Division of Thoracic Surgery, Massachusetts General Hospital, Harvard Medical School, Boston, Massachusetts, USA.
Ann Thorac Surg. 2011 Nov;92(5):1780-6; discussion 1786-7. doi: 10.1016/j.athoracsur.2011.05.081. Epub 2011 Oct 31.
There are few data to predict the benefit of pulmonary metastasectomy in patients with extrathoracic sarcoma. This study analyzes prognostic factors associated with improved outcomes.
Between June 2002 and December 2008, 97 patients underwent pulmonary resection for metastatic sarcoma at Massachusetts General Hospital. Eight patients were excluded because of lack of follow-up data. Analysis was performed using Kaplan-Meier estimates of survival, log-rank test, and multivariate Cox model.
Overall 5-year survival for the cohort was 50.1%. Patients who had multiple operations for recurrent pulmonary metastases had better 5-year survival compared with patients who had a single operation (69 versus 41%; p = 0.017). Median disease- free survival (DFS) for the reoperation group was 12.9 months compared with 9.1 months for the single-operation group (p < 0.028). Patients with a disease-free interval (DFI) greater than 12 months from detection of primary sarcoma to pulmonary metastasectomy had improved survival compared with those whose DFI was less than 12 months (p < 0.0001). Patients with bilateral metastasectomy had lower 5-year survival compared with metastasectomy for unilateral disease (22% versus 68% ;p < 0.0001). Two or more metastases were associated with poorer outcome compared with a single metastasis (p = 0.0007). A positive resection margin portended worse survival compared with a negative resection margin (p = 0.004). Patients with lesions larger than 3 cm had decreased survival compared with patients with lesions smaller than 3 cm (p = 0.017) with no difference in median DFS. Histologic type, grade of tumor, and use of chemotherapy had no effect on survival. Multivariate analysis showed that patients with a DFI greater than 12 months (p = 0.001), single-sided metastasis (p = 0.001), negative margins (p = 0.002), and multiple operations (p = 0.018) had better survival.

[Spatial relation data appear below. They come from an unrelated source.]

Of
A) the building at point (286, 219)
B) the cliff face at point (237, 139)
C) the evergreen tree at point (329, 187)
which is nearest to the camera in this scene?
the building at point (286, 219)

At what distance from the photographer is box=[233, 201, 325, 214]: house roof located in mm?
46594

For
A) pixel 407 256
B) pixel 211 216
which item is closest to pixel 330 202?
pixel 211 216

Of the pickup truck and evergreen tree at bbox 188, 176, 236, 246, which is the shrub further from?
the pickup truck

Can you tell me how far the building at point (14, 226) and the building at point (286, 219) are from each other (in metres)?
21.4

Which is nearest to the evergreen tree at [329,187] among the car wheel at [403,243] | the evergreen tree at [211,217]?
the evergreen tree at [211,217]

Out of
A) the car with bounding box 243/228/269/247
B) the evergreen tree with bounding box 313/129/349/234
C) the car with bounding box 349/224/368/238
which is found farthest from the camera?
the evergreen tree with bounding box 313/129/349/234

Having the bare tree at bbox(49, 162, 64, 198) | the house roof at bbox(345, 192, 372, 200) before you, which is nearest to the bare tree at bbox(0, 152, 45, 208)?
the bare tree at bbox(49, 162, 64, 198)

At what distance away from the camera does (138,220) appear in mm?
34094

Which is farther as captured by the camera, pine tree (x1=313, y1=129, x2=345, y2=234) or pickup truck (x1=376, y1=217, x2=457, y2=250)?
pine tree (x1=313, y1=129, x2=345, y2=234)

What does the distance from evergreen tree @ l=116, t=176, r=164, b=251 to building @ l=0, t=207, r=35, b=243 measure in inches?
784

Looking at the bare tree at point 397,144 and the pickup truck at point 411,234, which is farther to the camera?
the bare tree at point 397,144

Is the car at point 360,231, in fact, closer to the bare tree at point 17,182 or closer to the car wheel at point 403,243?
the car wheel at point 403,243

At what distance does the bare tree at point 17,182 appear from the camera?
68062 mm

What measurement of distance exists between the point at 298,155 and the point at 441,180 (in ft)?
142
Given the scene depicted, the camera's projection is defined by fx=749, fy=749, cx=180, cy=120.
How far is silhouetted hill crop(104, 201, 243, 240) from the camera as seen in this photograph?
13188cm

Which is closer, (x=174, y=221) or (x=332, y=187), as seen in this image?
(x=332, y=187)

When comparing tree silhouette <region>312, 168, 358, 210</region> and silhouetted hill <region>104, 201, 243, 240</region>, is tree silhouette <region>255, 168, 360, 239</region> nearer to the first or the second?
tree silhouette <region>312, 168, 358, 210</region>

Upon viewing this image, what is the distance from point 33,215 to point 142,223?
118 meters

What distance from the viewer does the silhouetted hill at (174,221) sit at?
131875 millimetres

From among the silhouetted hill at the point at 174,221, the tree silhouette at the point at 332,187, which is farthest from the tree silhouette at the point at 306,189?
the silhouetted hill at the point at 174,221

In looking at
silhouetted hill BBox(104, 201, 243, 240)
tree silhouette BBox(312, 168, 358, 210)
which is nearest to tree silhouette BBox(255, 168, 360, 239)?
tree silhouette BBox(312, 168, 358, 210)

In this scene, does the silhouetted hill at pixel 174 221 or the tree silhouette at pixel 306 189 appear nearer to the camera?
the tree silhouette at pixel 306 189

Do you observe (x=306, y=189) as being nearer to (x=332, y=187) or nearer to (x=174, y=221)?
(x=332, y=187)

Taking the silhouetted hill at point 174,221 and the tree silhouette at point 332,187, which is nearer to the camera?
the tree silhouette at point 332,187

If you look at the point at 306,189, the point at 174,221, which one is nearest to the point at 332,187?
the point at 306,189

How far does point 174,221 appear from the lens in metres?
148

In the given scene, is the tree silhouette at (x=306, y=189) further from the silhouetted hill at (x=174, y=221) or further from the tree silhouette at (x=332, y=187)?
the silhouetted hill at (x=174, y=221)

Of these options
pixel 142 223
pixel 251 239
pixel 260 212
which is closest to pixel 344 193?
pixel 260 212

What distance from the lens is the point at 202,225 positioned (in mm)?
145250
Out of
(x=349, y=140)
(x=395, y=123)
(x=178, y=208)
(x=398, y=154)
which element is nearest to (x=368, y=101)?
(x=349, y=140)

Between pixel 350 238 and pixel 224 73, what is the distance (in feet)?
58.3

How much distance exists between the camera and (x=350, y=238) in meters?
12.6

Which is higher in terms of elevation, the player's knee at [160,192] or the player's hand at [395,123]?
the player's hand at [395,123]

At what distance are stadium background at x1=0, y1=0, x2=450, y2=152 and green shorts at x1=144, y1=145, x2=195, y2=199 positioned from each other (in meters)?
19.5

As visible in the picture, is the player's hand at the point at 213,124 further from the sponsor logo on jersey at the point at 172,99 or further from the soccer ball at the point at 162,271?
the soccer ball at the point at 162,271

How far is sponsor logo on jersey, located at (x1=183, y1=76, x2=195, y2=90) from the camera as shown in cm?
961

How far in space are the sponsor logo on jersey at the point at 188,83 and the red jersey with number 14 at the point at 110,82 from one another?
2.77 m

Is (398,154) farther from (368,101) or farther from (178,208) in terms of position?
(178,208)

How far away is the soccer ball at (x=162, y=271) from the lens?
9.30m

Pulmonary metastasectomy for sarcoma can be associated with prolonged survival. Tumor resectability, DFI, number of metastases, and laterality are important factors in determining patient selection for curative surgical intervention. Repeated pulmonary metastasectomy in select patients may improve survival despite recurrent disease.
目前仅有少量数据可用于预测胸外肉瘤患者肺转移切除术的获益,本研究旨在分析与改善预后相关的预测因素。

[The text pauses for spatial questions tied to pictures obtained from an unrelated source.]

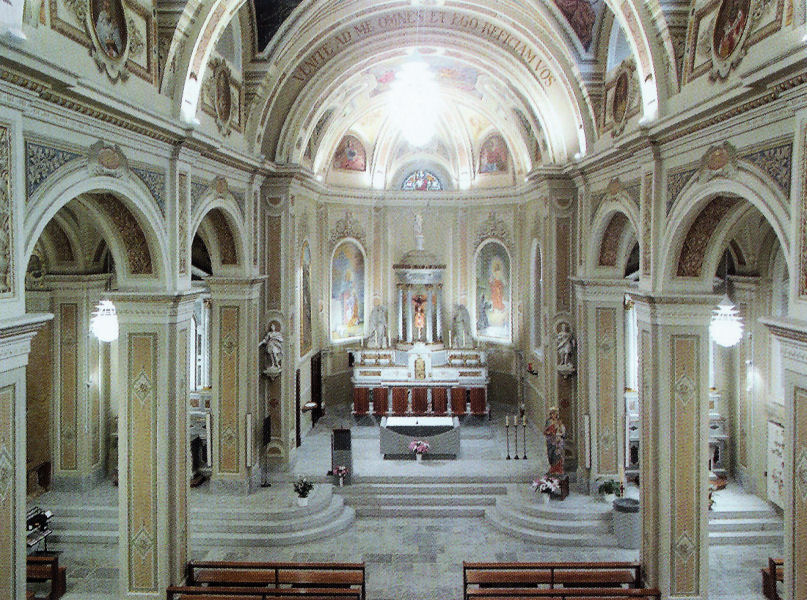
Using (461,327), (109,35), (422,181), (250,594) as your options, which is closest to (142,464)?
(250,594)

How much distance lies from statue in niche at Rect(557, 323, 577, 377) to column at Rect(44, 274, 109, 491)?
443 inches

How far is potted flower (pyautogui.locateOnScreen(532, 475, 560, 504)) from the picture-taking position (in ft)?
49.0

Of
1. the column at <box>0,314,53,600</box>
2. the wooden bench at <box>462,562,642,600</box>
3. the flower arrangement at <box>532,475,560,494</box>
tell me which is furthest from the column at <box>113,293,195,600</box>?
the flower arrangement at <box>532,475,560,494</box>

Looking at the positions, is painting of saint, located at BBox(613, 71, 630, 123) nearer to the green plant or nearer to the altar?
the green plant

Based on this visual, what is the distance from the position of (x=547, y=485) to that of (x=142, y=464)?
334 inches

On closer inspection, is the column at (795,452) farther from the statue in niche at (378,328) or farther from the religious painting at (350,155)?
the religious painting at (350,155)

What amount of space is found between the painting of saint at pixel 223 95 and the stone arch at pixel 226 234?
1616mm

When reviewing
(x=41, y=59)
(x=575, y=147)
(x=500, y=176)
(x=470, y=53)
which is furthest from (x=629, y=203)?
(x=500, y=176)

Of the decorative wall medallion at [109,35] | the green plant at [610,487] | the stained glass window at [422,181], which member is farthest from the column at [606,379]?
the stained glass window at [422,181]

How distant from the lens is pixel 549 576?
11.2 meters

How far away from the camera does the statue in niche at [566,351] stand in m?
17.0

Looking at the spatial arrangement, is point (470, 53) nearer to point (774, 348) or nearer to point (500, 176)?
point (500, 176)

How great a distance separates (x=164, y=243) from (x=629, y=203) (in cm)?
833

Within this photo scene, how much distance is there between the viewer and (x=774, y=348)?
1538 cm
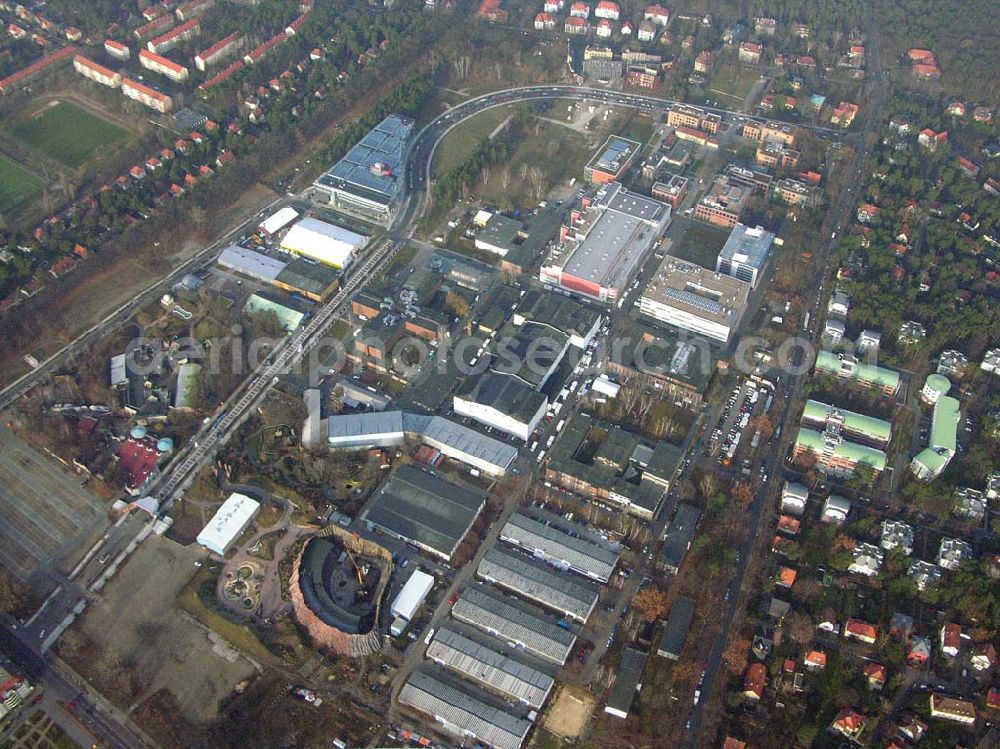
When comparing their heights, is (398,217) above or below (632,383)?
above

2002 年 6 月至 2008 年 12 月,在马萨诸塞州综合医院接受肺转移切除术的 97 例肉瘤患者,其中 8 例因缺乏随访数据被排除。采用 Kaplan-Meier 生存估计、对数秩检验和多变量 Cox 模型进行分析。
该队列的总体 5 年生存率为 50.1%。与接受单次手术的患者相比,接受多次复发性肺转移切除术的患者的 5 年生存率更高(69%比 41%;p = 0.017)。再次手术组的中位无疾病生存(DFS)期为 12.9 个月,而单次手术组为 9.1 个月(p < 0.028)。与无疾病间隔(DFI)小于 12 个月的患者相比,DFI 大于 12 个月的患者的生存情况更好(p < 0.0001)。与单侧疾病相比,双侧肺转移切除术患者的 5 年生存率较低(22%比 68%;p < 0.0001)。与单发转移相比,2 个或更多转移与较差的预后相关(p = 0.0007)。切缘阳性预示着生存情况更差(p = 0.004)。与病灶小于 3cm 的患者相比,病灶大于 3cm 的患者的生存率降低(p = 0.017),但中位 DFS 无差异。组织学类型、肿瘤分级和化疗的使用对生存没有影响。多变量分析显示,DFI 大于 12 个月(p = 0.001)、单侧转移(p = 0.001)、阴性切缘(p = 0.002)和多次手术(p = 0.018)的患者生存情况更好。
肉瘤肺转移切除术可延长生存时间。肿瘤可切除性、DFI、转移灶数量和肿瘤侧别是确定患者接受根治性手术干预的重要因素。尽管疾病复发,选择合适的患者进行多次肺转移切除术可能会改善生存。